Shelby Miller, RHP, St. Louis Cardinals
Miller typically throws a heavy 93-97 mph fastball with arm-side run that generates a healthy mixture of swing-and-misses and weak contact. To complement his heater, Miller throws two above-average off-speed pitches: a sharp, downer curve and a fading changeup. He already has shown the ability to work deep into games while sustaining his velocity and has a frame built for innings.
One of the top pitching prospects in all of baseball headed into 2012 season, Miller is in the midst of a rough season at Triple-A Memphis. The right-hander has allowed 138 hits and 24 home runs in 136.2 innings, and is learning that he can't get away with working up in the zone and relying on velocity—which was reportedly hovering in the 90-93 mph range for most of the season.

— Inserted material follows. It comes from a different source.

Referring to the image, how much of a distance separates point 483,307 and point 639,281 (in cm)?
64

After the All-Star break, though, Miller basically reversed the fate of his season, recording a 7-2 record with a 2.88 ERA, 70 strikeouts and only seven walks in 59.1 innings.
He's expected to join the club this week and should work out of the Cardinals bullpen—at least initially.
Tony Cingrani, LHP, Cincinnati Reds
Selected in the third round of the 2011 draft, Cingrani served as Rice's closer before the Reds converted him to a starter.
With two plus pitches in his fastball and changeup, Cingrani, 23, has dominated as a starter in his first full professional season after working as a closer while at Rice. His breaking ball is still lacking, but he's become more comfortable throwing it as something more than a show-me offering.
After beginning the season at High-A, the 6'4", 200-pounder has pitched his way to the major leagues. Although the Reds lack a left-hander in their starting rotation, it seems as though his immediate value will come as a reliever.
Between two levels this season, Cingrani has posted a 10-4 record with a 1.73 ERA, 1.03 WHIP, 10.6 K/9 and 3.2 BB/9.
Nick Maronde, LHP, Los Angeles Angels
One of the more surprising call-ups thus far, Maronde was the Angels' third-round draft pick in 2011 out of the University of Florida and missed about a month this season with a strained lat.
The 22-year-old left-hander possesses a plus fastball and slider, as well as a changeup that has steadily improved. He profiles as much as a starter as he does a reliever.
Logging 99.2 innings this season (only 32.1 at Double-A), Maronde posted a 6-4 record with a 2.26 ERA, 1.01 WHIP, 90 strikeouts and 19 walks.